■ **AIM**:
Please copy every one of the entries below word for word, leaving out the pictures.

** START OF PROVIDED DATA **

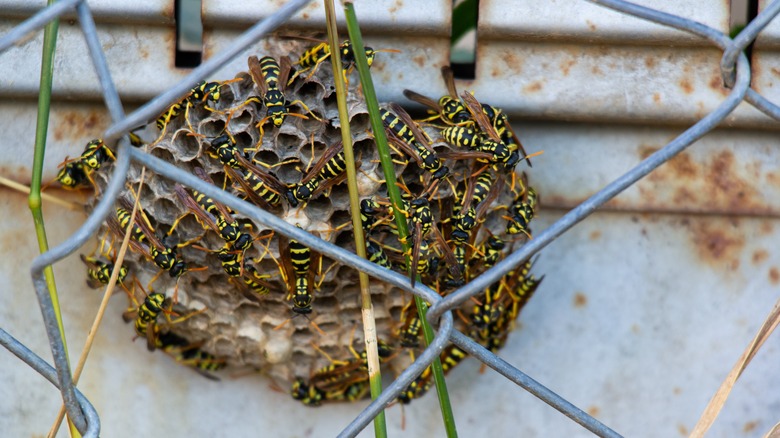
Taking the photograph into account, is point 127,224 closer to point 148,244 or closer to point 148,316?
point 148,244

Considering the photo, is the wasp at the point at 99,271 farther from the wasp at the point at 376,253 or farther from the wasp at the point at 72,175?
the wasp at the point at 376,253

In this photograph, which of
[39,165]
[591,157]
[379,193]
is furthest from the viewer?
[591,157]

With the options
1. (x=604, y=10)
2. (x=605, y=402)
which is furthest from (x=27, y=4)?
(x=605, y=402)

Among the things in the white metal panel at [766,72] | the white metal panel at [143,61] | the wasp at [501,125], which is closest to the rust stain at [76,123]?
the white metal panel at [143,61]

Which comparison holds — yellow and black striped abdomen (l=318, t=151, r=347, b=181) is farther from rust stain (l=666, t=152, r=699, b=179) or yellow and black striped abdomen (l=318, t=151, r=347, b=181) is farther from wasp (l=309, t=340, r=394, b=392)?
rust stain (l=666, t=152, r=699, b=179)

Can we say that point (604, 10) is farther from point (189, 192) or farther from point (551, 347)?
point (189, 192)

** END OF PROVIDED DATA **

■ **FULL SOLUTION**:
Taking the photograph into account, is point 127,224 closer to point 148,244 or closer to point 148,316?
point 148,244

Considering the photo, is the wasp at the point at 99,271 farther from the wasp at the point at 376,253 or farther from the wasp at the point at 72,175?
the wasp at the point at 376,253

In this photograph, which of
[39,165]
[591,157]
[379,193]
is furthest from the viewer?
[591,157]

With the options
1. (x=604, y=10)
2. (x=605, y=402)
which is furthest from (x=27, y=4)?
(x=605, y=402)

Among the things in the white metal panel at [766,72] | the white metal panel at [143,61] | the wasp at [501,125], which is closest to the rust stain at [76,123]?
the white metal panel at [143,61]

Which comparison holds — yellow and black striped abdomen (l=318, t=151, r=347, b=181) is farther from rust stain (l=666, t=152, r=699, b=179) or yellow and black striped abdomen (l=318, t=151, r=347, b=181) is farther from wasp (l=309, t=340, r=394, b=392)?
rust stain (l=666, t=152, r=699, b=179)

Can we say that point (604, 10) is farther from point (189, 192) or farther from point (551, 347)?
point (189, 192)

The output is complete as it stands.